Institute of Archaeology


Institute of Archaeology alumna receives award for work on historic glass

10 May 2024

Laura Adlington has been announced as the sixth winner of the Society of Glass Technology’s Pilkington Award, named in honour of Sir Alistair Pilkington, the inventor of float glass.

A woman positioning a piece of equipment on a tripod in front of a stained glass window

The Pilkington Award is “designed to encourage and recognise excellent work in glass research or innovation achieved by someone who, like Sir Alastair, has come relatively recently into the field of glass studies.” 

Laura will be presented with the award at the jointly held 15th European Society of Glass Conference and the 15th International Conference on the Structure of Non-Crystalline Materials to be held from 15-19 July 2024 at Churchill College, Cambridge, UK.  This is the first time that the award has been given to a researcher in historic and archaeological glass.

Laura undertook her MSc and PhD research on medieval glass at the UCL Institute of Archaeology, supervised by Ian Freestone.  Her work focused on the production of the Great East Window of York Minster, as well as the investigation of twelfth century window glass in Canterbury Cathedral. It involved the application of a range of scientific techniques to investigate the origins of the glass.   

Following her time at UCL, Laura went on to study the composition of early Islamic glass mosaics with CNRS, France. 

The award was given in recognition of the originality and impact of Laura’s work in furthering the understanding of archaeological and historical glass monuments such as stained glass windows and mosaics.  In particular, she refined and extended an approach to the analysis of glass using hand-held portable x-ray fluorescence (pXRF), which involves concentrating on well-determined trace elements. 

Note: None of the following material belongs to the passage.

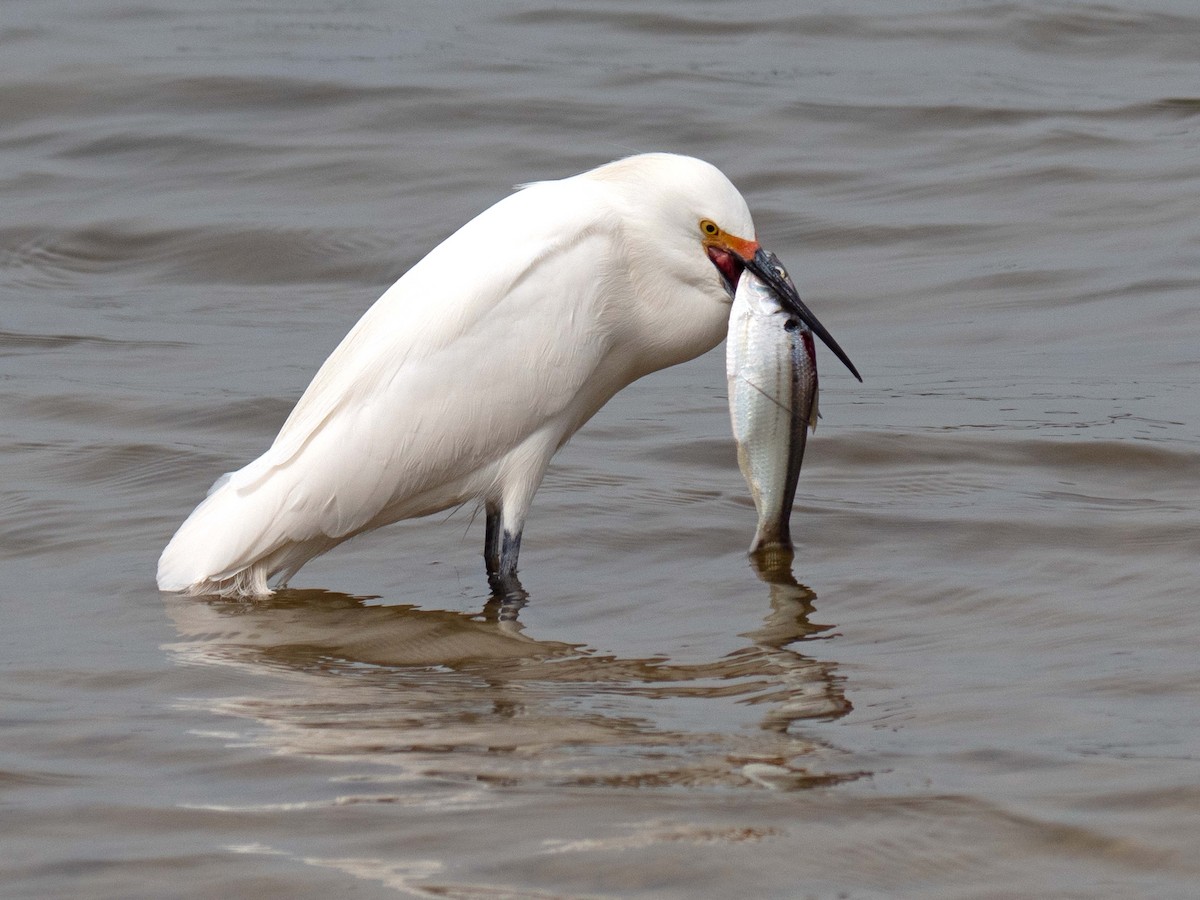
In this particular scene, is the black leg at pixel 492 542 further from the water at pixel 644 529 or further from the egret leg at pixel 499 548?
the water at pixel 644 529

By 3D printing a specially designed polymer nose for the XRF she termed the WindoLyser, she was able to significantly improve the potential of analysis in the investigation of historic and archaeological glass.

Ian Freestone commented:

Laura’s work has pointed the way forward in the investigation of glass windows and mosaics.  It has already been taken up by several laboratories around Europe, and the authorities at Canterbury were recently persuaded to allow the erection of scaffolding to analyse windows which are otherwise inaccessible to analysis.”